Payment Initiation Service flow

  1. A customer, using a third-party provider’s application or website, clicks the Pay Now button.

  2. The customer’s banking interface pops up and allows the customer to authenticate themselves.

  3. Payment consent is provided to the customer with all the details, like amount, description, and payee provided for approval.

    Read more

    To learn more about consents, see the How consents are managed in Open Banking documentation.

  4. If the customer approves the transaction, it is instantly made by the TTP.

Payment Initiation Services Providers

Payment Initiation Services Providers (PISPs) are service providers that facilitate the use of online banking to make payments online. They create an interface that bridges the gap between the customer’s account and the merchant’s account. They provide all the information needed for the bank to enable a payment transaction (like, for example, the amount of funds, or account number). They inform the store of a transaction taking place. In other words, PISPs can access consumer and business accounts directly by utilizing the bank’s APIs.

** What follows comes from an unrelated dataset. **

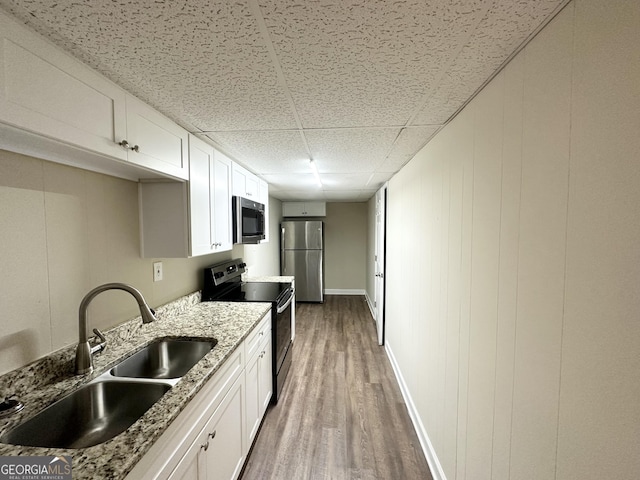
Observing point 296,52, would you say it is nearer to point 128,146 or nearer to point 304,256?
point 128,146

Before PSD2 came into life, Third-Party Providers had it difficult to offer larger-scale solutions as online banking was not regulated between different countries that belonged to the EU or EEA. Now, the payments market is much more accessible for new players and it is easier for already existing actors to provide such services. Both new players and existing actors have to comply with all rules for traditional service providers, like authorization, registration, and authorities supervision.

Account Servicing Payment Service Provider

Account Servicing Payment Service Providers (ASPSP) provide and maintain payment accounts for payment service users. They may be a bank or a similar institution. PSD2 requires ASPSPs to publish their READ/WRITE APIs to enable their customers to share their account transactions data with third-party providers (TPPs), like PISPs.

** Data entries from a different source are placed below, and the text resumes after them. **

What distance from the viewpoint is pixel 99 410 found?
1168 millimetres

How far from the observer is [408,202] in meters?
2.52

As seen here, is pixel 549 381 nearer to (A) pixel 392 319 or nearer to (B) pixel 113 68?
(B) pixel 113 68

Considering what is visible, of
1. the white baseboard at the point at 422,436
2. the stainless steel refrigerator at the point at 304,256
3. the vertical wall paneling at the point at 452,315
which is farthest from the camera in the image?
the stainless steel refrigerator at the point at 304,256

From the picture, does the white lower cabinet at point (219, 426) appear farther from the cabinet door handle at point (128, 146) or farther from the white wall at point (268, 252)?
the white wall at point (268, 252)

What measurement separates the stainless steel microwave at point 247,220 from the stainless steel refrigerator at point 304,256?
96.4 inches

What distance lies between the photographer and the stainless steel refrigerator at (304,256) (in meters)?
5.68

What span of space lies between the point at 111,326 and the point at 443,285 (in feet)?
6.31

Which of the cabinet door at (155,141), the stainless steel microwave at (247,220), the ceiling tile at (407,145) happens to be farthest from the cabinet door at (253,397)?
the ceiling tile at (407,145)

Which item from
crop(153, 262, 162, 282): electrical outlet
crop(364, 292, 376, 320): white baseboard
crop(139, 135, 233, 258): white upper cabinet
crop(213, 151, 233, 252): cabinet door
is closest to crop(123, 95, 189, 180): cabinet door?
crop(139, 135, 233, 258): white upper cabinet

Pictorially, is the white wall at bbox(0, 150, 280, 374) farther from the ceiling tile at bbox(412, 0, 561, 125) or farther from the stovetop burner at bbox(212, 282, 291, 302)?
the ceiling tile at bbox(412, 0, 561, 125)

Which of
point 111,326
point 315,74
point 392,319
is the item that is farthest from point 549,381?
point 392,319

How ACP supports OB payment services

Authorization Control Plane can be treated as a safeguard for Account Servicing Payment Service Providers. ACP can be utilized to authorize and authenticate OAuth client applications (in this case, PISPs) and to authenticate the customers trying to make online transactions. Such user authentication can be also enhanced by the ACP using strong customer authentication if needed. ACP also provides a possibility to create and manage custom consent pages that can be used to get payment authorization from the users (payers).